Carolina es estilista y tiene clientas fijas. Samir trabajaba haciendo changas. Vivían sin lujos, pero de vez en cuando podían salir al parque y tomarse unos aguardientes. El sábado en la tarde, él le pidió que lo acompañara a un centro comercial. Ella no tenía muchas de ir, pero a última hora decidió darle el gusto. “Hicimos unas compras y él cobró una plata. De ahí me mandó en una moto para la casa. Como yo no tenía llaves, me quedé ahí en la esquina hablando. Él llegó después a pie y me dijo que saliéramos, que quería tomar, pero yo no quería ir. Cuando él ya se iba, decidí irme con él”, relató.

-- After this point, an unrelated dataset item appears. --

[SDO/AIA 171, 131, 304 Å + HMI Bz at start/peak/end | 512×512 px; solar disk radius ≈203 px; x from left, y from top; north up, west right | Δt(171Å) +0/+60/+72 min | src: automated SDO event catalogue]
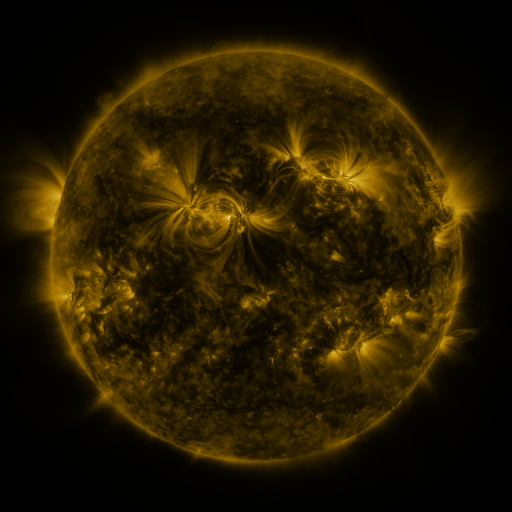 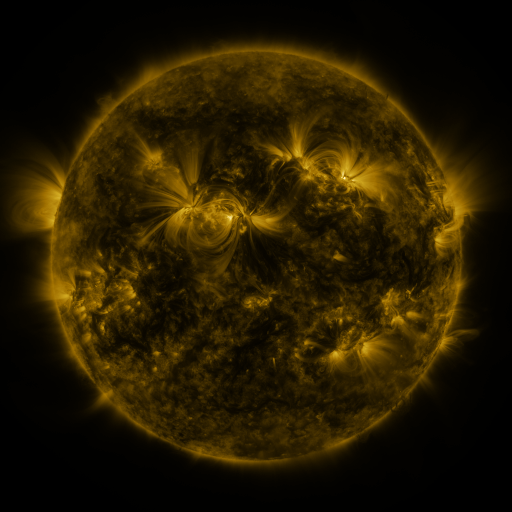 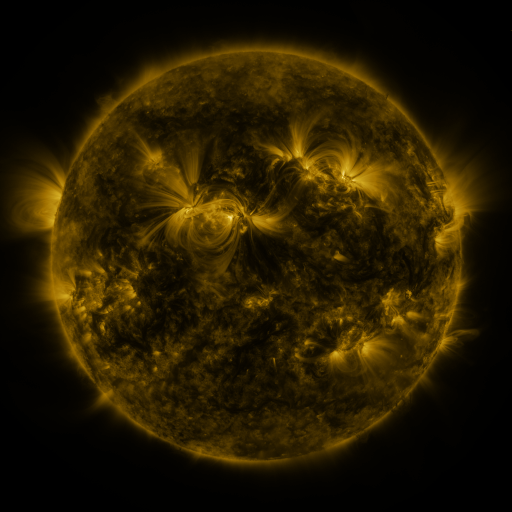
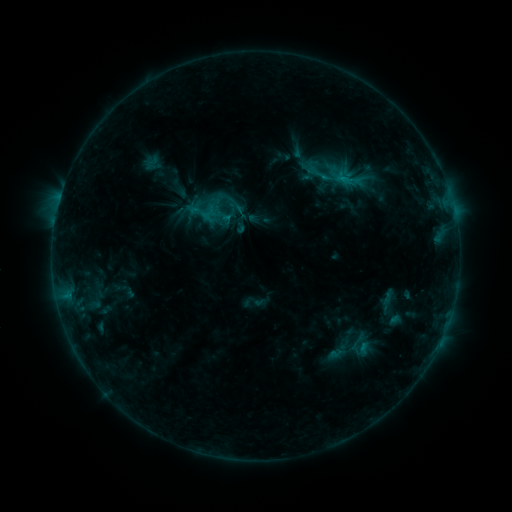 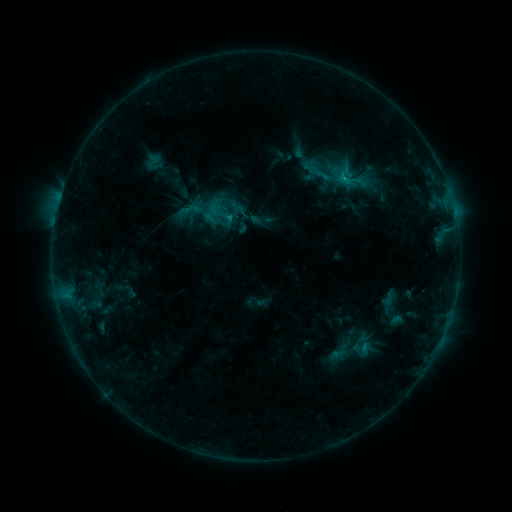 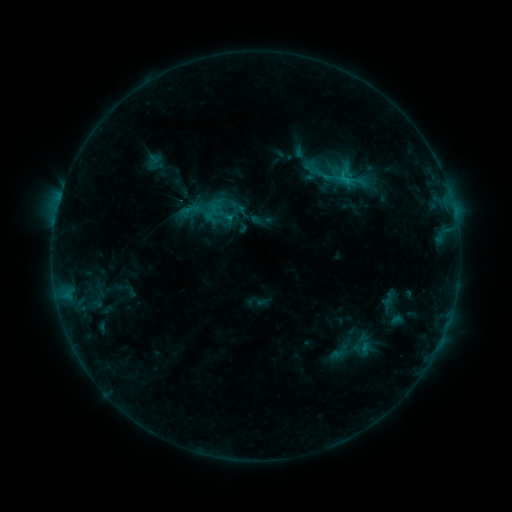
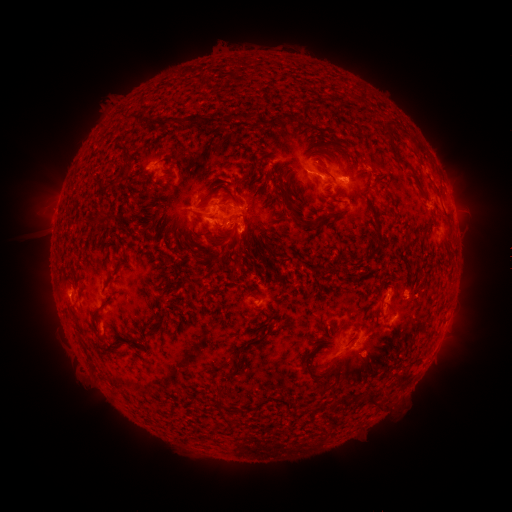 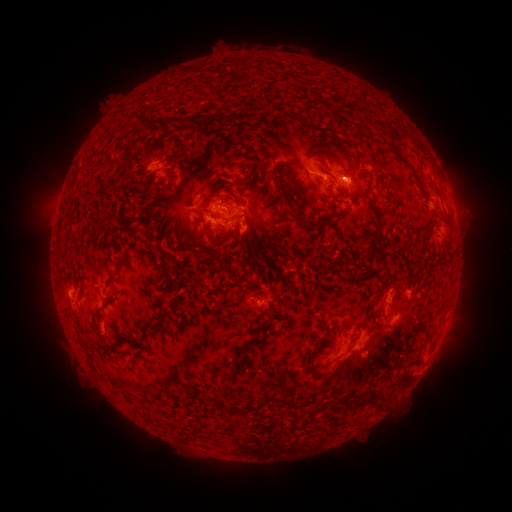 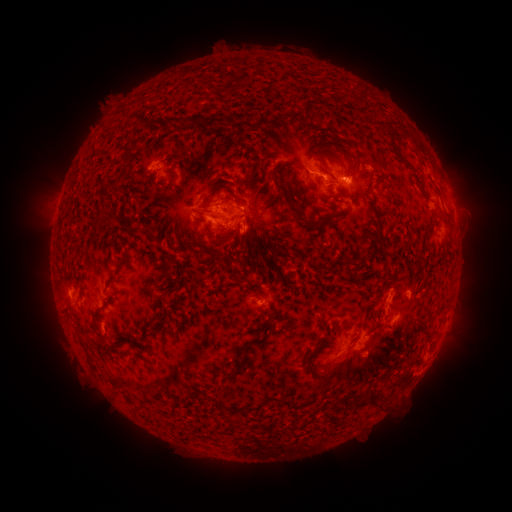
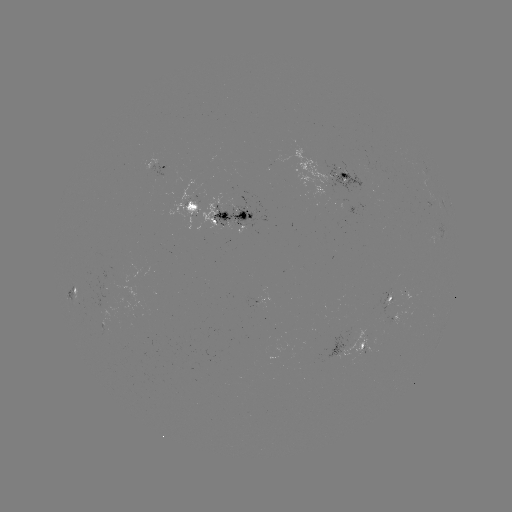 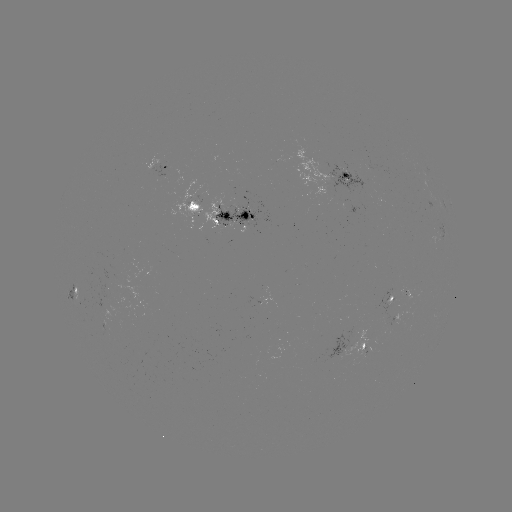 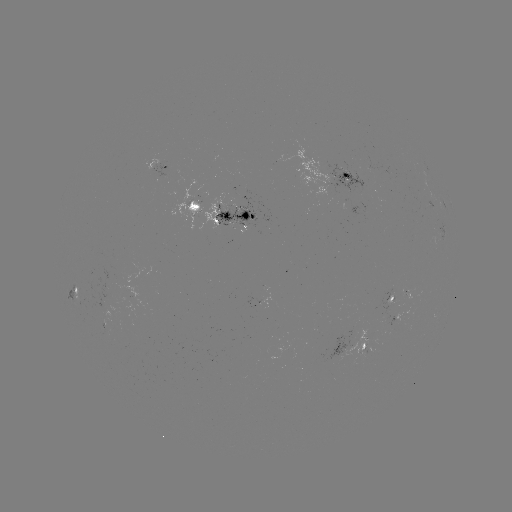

Eran las nueve de la noche. Samir compró una botella de aguardiente y se sentaron en un parque, al pie de la Ciénaga de la Virgen. Tomaban despacio, sin afán de nada porque el domingo sería un día para descansar. “Cuando ya iba media botella, eran como las 3 de la mañana. Le dije que nos fuéramos pero él no quería. Lo convencí y nos devolvimos caminando”, dijo Carolina.

No era un trayecto muy largo y la noche estaba fresca. “Ya habíamos avanzado gran parte del camino cuando salieron dos hombres morenos de la nada. Uno estaba todo vestido de negro y el otro tenía un buzo blanco. Los dos llevaban camisas negras envueltos en la cara. Tenían revólveres, uno era de cacha blanca. No dijeron nada, solo empezaron a disparar”, contó la chica. Con su versión, contradice lo que informaron los policías.

A Carolina la rozaron seis balazos. La hirieron en la espalda y en el brazo izquierdo. Cuando los hombres comenzaron a disparar, ella echó a correr y se escondió en unos matorrales, junto a la ruta. Supo que Samir no había escapado cuando siguió oyendo disparos. Los vecinos del barrio La Esperanza, cerca de donde los atacaron, la llevaron a un centro médico. Su novio murió en el puente de la calle 42. Lo habían alcanzado tres disparos.

Sin punto final

La corporación Caribe Afirmativo sigue de cerca el caso, por la posibilidad de que la muerte de Samir y las heridas de Carolina hayan sido un ataque por prejuicios homofóbicos. Wilson Castañeda, activista, dijo a Cosecha Roja que grupos criminales han distribuido panfletos contra integrantes de la comunidad LGTBI en distintos municipios de la Costa Atlántica.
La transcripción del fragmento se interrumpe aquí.